Daily Management Review

Metals And Equities Rise As Prospects Of A Rate Cut Solidify


Metals And Equities Rise As Prospects Of A Rate Cut Solidify
Asian stocks reached two-year highs on Monday, while records were set for copper and gold as investors bet on impending interest rate cuts and China ramping up measures to stabilise its faltering real estate industry.
Following the death of Iran's president in a helicopter accident and the announcement by Saudi state media that the monarch of Saudi Arabia has a health concern, Brent oil futures surged to a one-week high of $84.25 per barrel, raising the possibility of further Middle East upheaval.
Copper futures jumped over 7% in Shanghai to a record 88,940 yuan a tonne and sold for $11,104.50 in London, while gold increased more than 1% to $2,449.89.
ANZ analysts highlighted that strong global growth and limited supply were boosting copper prices, while record-breaking imports of 566 tonnes of gold into China during the first quarter also helped.
The world's stocks were only a hair away from last week's record levels, Japan's Nikkei jumped 0.7% and set a five-week high, while MSCI's broadest index of Asia-Pacific equities outside of Japan saw a 0.4% increase.
European and FTSE futures, as well as S&P 500 futures, all increased by 0.1%.
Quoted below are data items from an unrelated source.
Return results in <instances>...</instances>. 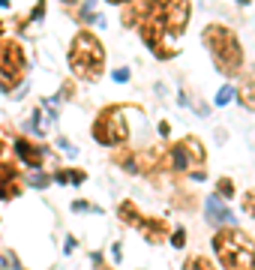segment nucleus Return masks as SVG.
Wrapping results in <instances>:
<instances>
[{
  "instance_id": "f257e3e1",
  "label": "nucleus",
  "mask_w": 255,
  "mask_h": 270,
  "mask_svg": "<svg viewBox=\"0 0 255 270\" xmlns=\"http://www.w3.org/2000/svg\"><path fill=\"white\" fill-rule=\"evenodd\" d=\"M189 18H192V3L189 0H144L135 27L141 33L144 45L159 60H171V57H177L180 48H171L165 42L177 39L186 30Z\"/></svg>"
},
{
  "instance_id": "f03ea898",
  "label": "nucleus",
  "mask_w": 255,
  "mask_h": 270,
  "mask_svg": "<svg viewBox=\"0 0 255 270\" xmlns=\"http://www.w3.org/2000/svg\"><path fill=\"white\" fill-rule=\"evenodd\" d=\"M201 39L216 63V69L225 75V78H234L240 69H243V45L237 39V33L225 24H207L201 30Z\"/></svg>"
},
{
  "instance_id": "7ed1b4c3",
  "label": "nucleus",
  "mask_w": 255,
  "mask_h": 270,
  "mask_svg": "<svg viewBox=\"0 0 255 270\" xmlns=\"http://www.w3.org/2000/svg\"><path fill=\"white\" fill-rule=\"evenodd\" d=\"M213 252L225 270H255V240L240 225H225L213 234Z\"/></svg>"
},
{
  "instance_id": "20e7f679",
  "label": "nucleus",
  "mask_w": 255,
  "mask_h": 270,
  "mask_svg": "<svg viewBox=\"0 0 255 270\" xmlns=\"http://www.w3.org/2000/svg\"><path fill=\"white\" fill-rule=\"evenodd\" d=\"M69 66L81 81H99L105 72V48L93 30H78L69 45Z\"/></svg>"
},
{
  "instance_id": "39448f33",
  "label": "nucleus",
  "mask_w": 255,
  "mask_h": 270,
  "mask_svg": "<svg viewBox=\"0 0 255 270\" xmlns=\"http://www.w3.org/2000/svg\"><path fill=\"white\" fill-rule=\"evenodd\" d=\"M204 159H207L204 144L195 135H186L165 150V168L177 174H189L192 180H204Z\"/></svg>"
},
{
  "instance_id": "423d86ee",
  "label": "nucleus",
  "mask_w": 255,
  "mask_h": 270,
  "mask_svg": "<svg viewBox=\"0 0 255 270\" xmlns=\"http://www.w3.org/2000/svg\"><path fill=\"white\" fill-rule=\"evenodd\" d=\"M93 138L105 147H123L129 141V126H126V114L123 105H105L96 120H93Z\"/></svg>"
},
{
  "instance_id": "0eeeda50",
  "label": "nucleus",
  "mask_w": 255,
  "mask_h": 270,
  "mask_svg": "<svg viewBox=\"0 0 255 270\" xmlns=\"http://www.w3.org/2000/svg\"><path fill=\"white\" fill-rule=\"evenodd\" d=\"M27 72V57L21 51V42L0 39V90H15Z\"/></svg>"
},
{
  "instance_id": "6e6552de",
  "label": "nucleus",
  "mask_w": 255,
  "mask_h": 270,
  "mask_svg": "<svg viewBox=\"0 0 255 270\" xmlns=\"http://www.w3.org/2000/svg\"><path fill=\"white\" fill-rule=\"evenodd\" d=\"M18 195H21V174H18V165L0 159V198H3V201H12V198H18Z\"/></svg>"
},
{
  "instance_id": "1a4fd4ad",
  "label": "nucleus",
  "mask_w": 255,
  "mask_h": 270,
  "mask_svg": "<svg viewBox=\"0 0 255 270\" xmlns=\"http://www.w3.org/2000/svg\"><path fill=\"white\" fill-rule=\"evenodd\" d=\"M135 228H138V231L144 234V240H150V243H165V237H168V231H171L168 219H162V216H141Z\"/></svg>"
},
{
  "instance_id": "9d476101",
  "label": "nucleus",
  "mask_w": 255,
  "mask_h": 270,
  "mask_svg": "<svg viewBox=\"0 0 255 270\" xmlns=\"http://www.w3.org/2000/svg\"><path fill=\"white\" fill-rule=\"evenodd\" d=\"M15 150H18V159H21L24 165H30V168H39V165H42V159H45V147H42V144H36V141H33V138H27V135H18Z\"/></svg>"
},
{
  "instance_id": "9b49d317",
  "label": "nucleus",
  "mask_w": 255,
  "mask_h": 270,
  "mask_svg": "<svg viewBox=\"0 0 255 270\" xmlns=\"http://www.w3.org/2000/svg\"><path fill=\"white\" fill-rule=\"evenodd\" d=\"M207 222L210 225H234V213H231V207H225V201L219 198V195H210L207 198Z\"/></svg>"
},
{
  "instance_id": "f8f14e48",
  "label": "nucleus",
  "mask_w": 255,
  "mask_h": 270,
  "mask_svg": "<svg viewBox=\"0 0 255 270\" xmlns=\"http://www.w3.org/2000/svg\"><path fill=\"white\" fill-rule=\"evenodd\" d=\"M237 99H240V105H243L246 111H255V66L243 75V81H240V87H237Z\"/></svg>"
},
{
  "instance_id": "ddd939ff",
  "label": "nucleus",
  "mask_w": 255,
  "mask_h": 270,
  "mask_svg": "<svg viewBox=\"0 0 255 270\" xmlns=\"http://www.w3.org/2000/svg\"><path fill=\"white\" fill-rule=\"evenodd\" d=\"M117 216H120V222H126V225H138V219L144 216L141 213V207H135V201H120L117 204Z\"/></svg>"
},
{
  "instance_id": "4468645a",
  "label": "nucleus",
  "mask_w": 255,
  "mask_h": 270,
  "mask_svg": "<svg viewBox=\"0 0 255 270\" xmlns=\"http://www.w3.org/2000/svg\"><path fill=\"white\" fill-rule=\"evenodd\" d=\"M60 183H72V186H78V183H84L87 180V174L81 171V168H63V171H57L54 174Z\"/></svg>"
},
{
  "instance_id": "2eb2a0df",
  "label": "nucleus",
  "mask_w": 255,
  "mask_h": 270,
  "mask_svg": "<svg viewBox=\"0 0 255 270\" xmlns=\"http://www.w3.org/2000/svg\"><path fill=\"white\" fill-rule=\"evenodd\" d=\"M183 270H216V264L207 258V255H189L183 261Z\"/></svg>"
},
{
  "instance_id": "dca6fc26",
  "label": "nucleus",
  "mask_w": 255,
  "mask_h": 270,
  "mask_svg": "<svg viewBox=\"0 0 255 270\" xmlns=\"http://www.w3.org/2000/svg\"><path fill=\"white\" fill-rule=\"evenodd\" d=\"M111 159H114V165H120V168H126V171H135V162H132L135 153H132V150H114Z\"/></svg>"
},
{
  "instance_id": "f3484780",
  "label": "nucleus",
  "mask_w": 255,
  "mask_h": 270,
  "mask_svg": "<svg viewBox=\"0 0 255 270\" xmlns=\"http://www.w3.org/2000/svg\"><path fill=\"white\" fill-rule=\"evenodd\" d=\"M216 195L225 198V201L234 198V183H231V177H219V180H216Z\"/></svg>"
},
{
  "instance_id": "a211bd4d",
  "label": "nucleus",
  "mask_w": 255,
  "mask_h": 270,
  "mask_svg": "<svg viewBox=\"0 0 255 270\" xmlns=\"http://www.w3.org/2000/svg\"><path fill=\"white\" fill-rule=\"evenodd\" d=\"M174 207H177V210H195V195H192V192H189V195H186V192H177V195H174Z\"/></svg>"
},
{
  "instance_id": "6ab92c4d",
  "label": "nucleus",
  "mask_w": 255,
  "mask_h": 270,
  "mask_svg": "<svg viewBox=\"0 0 255 270\" xmlns=\"http://www.w3.org/2000/svg\"><path fill=\"white\" fill-rule=\"evenodd\" d=\"M240 204H243V210L255 219V189H246V192H243V201H240Z\"/></svg>"
},
{
  "instance_id": "aec40b11",
  "label": "nucleus",
  "mask_w": 255,
  "mask_h": 270,
  "mask_svg": "<svg viewBox=\"0 0 255 270\" xmlns=\"http://www.w3.org/2000/svg\"><path fill=\"white\" fill-rule=\"evenodd\" d=\"M171 246H174V249H183V246H186V231H183V228H174V234H171Z\"/></svg>"
},
{
  "instance_id": "412c9836",
  "label": "nucleus",
  "mask_w": 255,
  "mask_h": 270,
  "mask_svg": "<svg viewBox=\"0 0 255 270\" xmlns=\"http://www.w3.org/2000/svg\"><path fill=\"white\" fill-rule=\"evenodd\" d=\"M231 96H234V87H222V90L216 93V105H228Z\"/></svg>"
},
{
  "instance_id": "4be33fe9",
  "label": "nucleus",
  "mask_w": 255,
  "mask_h": 270,
  "mask_svg": "<svg viewBox=\"0 0 255 270\" xmlns=\"http://www.w3.org/2000/svg\"><path fill=\"white\" fill-rule=\"evenodd\" d=\"M63 99H75V84L72 81H63V90H60Z\"/></svg>"
},
{
  "instance_id": "5701e85b",
  "label": "nucleus",
  "mask_w": 255,
  "mask_h": 270,
  "mask_svg": "<svg viewBox=\"0 0 255 270\" xmlns=\"http://www.w3.org/2000/svg\"><path fill=\"white\" fill-rule=\"evenodd\" d=\"M93 15H96V12H93V3H84V6H81V15H78V18H81V21H90Z\"/></svg>"
},
{
  "instance_id": "b1692460",
  "label": "nucleus",
  "mask_w": 255,
  "mask_h": 270,
  "mask_svg": "<svg viewBox=\"0 0 255 270\" xmlns=\"http://www.w3.org/2000/svg\"><path fill=\"white\" fill-rule=\"evenodd\" d=\"M30 183L42 189V186H48V174H30Z\"/></svg>"
},
{
  "instance_id": "393cba45",
  "label": "nucleus",
  "mask_w": 255,
  "mask_h": 270,
  "mask_svg": "<svg viewBox=\"0 0 255 270\" xmlns=\"http://www.w3.org/2000/svg\"><path fill=\"white\" fill-rule=\"evenodd\" d=\"M42 12H45V0H36V6H33V15H30V18L36 21V18H42Z\"/></svg>"
},
{
  "instance_id": "a878e982",
  "label": "nucleus",
  "mask_w": 255,
  "mask_h": 270,
  "mask_svg": "<svg viewBox=\"0 0 255 270\" xmlns=\"http://www.w3.org/2000/svg\"><path fill=\"white\" fill-rule=\"evenodd\" d=\"M93 267H96V270H111L105 261H102V255H99V252H93Z\"/></svg>"
},
{
  "instance_id": "bb28decb",
  "label": "nucleus",
  "mask_w": 255,
  "mask_h": 270,
  "mask_svg": "<svg viewBox=\"0 0 255 270\" xmlns=\"http://www.w3.org/2000/svg\"><path fill=\"white\" fill-rule=\"evenodd\" d=\"M129 78V69L123 66V69H114V81H126Z\"/></svg>"
},
{
  "instance_id": "cd10ccee",
  "label": "nucleus",
  "mask_w": 255,
  "mask_h": 270,
  "mask_svg": "<svg viewBox=\"0 0 255 270\" xmlns=\"http://www.w3.org/2000/svg\"><path fill=\"white\" fill-rule=\"evenodd\" d=\"M72 210H78V213H84V210H93V207H90L87 201H75V204H72Z\"/></svg>"
},
{
  "instance_id": "c85d7f7f",
  "label": "nucleus",
  "mask_w": 255,
  "mask_h": 270,
  "mask_svg": "<svg viewBox=\"0 0 255 270\" xmlns=\"http://www.w3.org/2000/svg\"><path fill=\"white\" fill-rule=\"evenodd\" d=\"M168 132H171V123H168V120H162V123H159V135H168Z\"/></svg>"
},
{
  "instance_id": "c756f323",
  "label": "nucleus",
  "mask_w": 255,
  "mask_h": 270,
  "mask_svg": "<svg viewBox=\"0 0 255 270\" xmlns=\"http://www.w3.org/2000/svg\"><path fill=\"white\" fill-rule=\"evenodd\" d=\"M105 3H114V6H120V3H132V0H105Z\"/></svg>"
},
{
  "instance_id": "7c9ffc66",
  "label": "nucleus",
  "mask_w": 255,
  "mask_h": 270,
  "mask_svg": "<svg viewBox=\"0 0 255 270\" xmlns=\"http://www.w3.org/2000/svg\"><path fill=\"white\" fill-rule=\"evenodd\" d=\"M0 6H9V0H0Z\"/></svg>"
},
{
  "instance_id": "2f4dec72",
  "label": "nucleus",
  "mask_w": 255,
  "mask_h": 270,
  "mask_svg": "<svg viewBox=\"0 0 255 270\" xmlns=\"http://www.w3.org/2000/svg\"><path fill=\"white\" fill-rule=\"evenodd\" d=\"M15 270H24V267H21V264H15Z\"/></svg>"
},
{
  "instance_id": "473e14b6",
  "label": "nucleus",
  "mask_w": 255,
  "mask_h": 270,
  "mask_svg": "<svg viewBox=\"0 0 255 270\" xmlns=\"http://www.w3.org/2000/svg\"><path fill=\"white\" fill-rule=\"evenodd\" d=\"M240 3H243V6H246V3H249V0H240Z\"/></svg>"
},
{
  "instance_id": "72a5a7b5",
  "label": "nucleus",
  "mask_w": 255,
  "mask_h": 270,
  "mask_svg": "<svg viewBox=\"0 0 255 270\" xmlns=\"http://www.w3.org/2000/svg\"><path fill=\"white\" fill-rule=\"evenodd\" d=\"M0 33H3V21H0Z\"/></svg>"
},
{
  "instance_id": "f704fd0d",
  "label": "nucleus",
  "mask_w": 255,
  "mask_h": 270,
  "mask_svg": "<svg viewBox=\"0 0 255 270\" xmlns=\"http://www.w3.org/2000/svg\"><path fill=\"white\" fill-rule=\"evenodd\" d=\"M63 3H75V0H63Z\"/></svg>"
},
{
  "instance_id": "c9c22d12",
  "label": "nucleus",
  "mask_w": 255,
  "mask_h": 270,
  "mask_svg": "<svg viewBox=\"0 0 255 270\" xmlns=\"http://www.w3.org/2000/svg\"><path fill=\"white\" fill-rule=\"evenodd\" d=\"M0 150H3V141H0Z\"/></svg>"
}]
</instances>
China unveiled "historic" measures on Friday to stabilise its real estate market, with local governments planning to purchase certain units and the central bank arranging an additional 1 trillion yuan ($138 billion) in funding. As anticipated, it kept benchmark rates unchanged.
The attention of investors has shifted from last week's cheerleading about a slowing in U.S. inflation to policy statements, meeting minutes, a central bank decision in New Zealand, and Nvidia results. European authorities have been hinting at rate cuts as early as June.
Bob Savage, head of markets strategy and analytics at BNY Mellon, said, "The Fed speakers and (Fed) minutes will pivot on how they paint the picture of policy risks ahead, with a bias to ease rather than hike essential."
In Asia trade, the yield on two-year U.S. Treasury notes remained stable last week, closing four basis points (bps) lower at 4.825%. US ten-year rates dropped 8.4 basis points to 4.42% last week.
Government bond yields in Japan are at their highest level in over ten years as a result of rising anticipation on the other side of the Pacific that rates there may rise above zero.
Ten-year rates increased by 2.5 basis points to 0.975%, the highest level since 2013, but the unfavourable yen saw no movement because to the large difference with U.S. yields.
"Something has to give, and if the Bank of Japan has to start to increase interest rates, and that means long end yields will also have to adjust higher as well, and I think we're starting to see that," Khoon Goh, ANZ's head of Asia research
Although the dollar saw its worst weekly decline against the euro in two and a half months last week on currency markets, morning trade in Asia on Monday saw little change.
On Monday, the euro was slightly higher at $1.0880. The yen remained stable at 155.70 to the dollar.
The New Zealand dollar was trading at $0.6127, while the Australian dollar increased 1.4% last week and remained at $0.6697 on Monday. On Wednesday, the Reserve Bank of New Zealand will likely maintain its main cash rate at 5.5% when it sets interest rates.
The Federal Reserve and the central bank of Australia both have to submit meeting minutes. This week's flash global PMIs are also available.
Unrest in New Caledonia affected other commodities as well. Nickel, the country's main export, saw price increases due to silver's pursuit of gold, which broke beyond $30.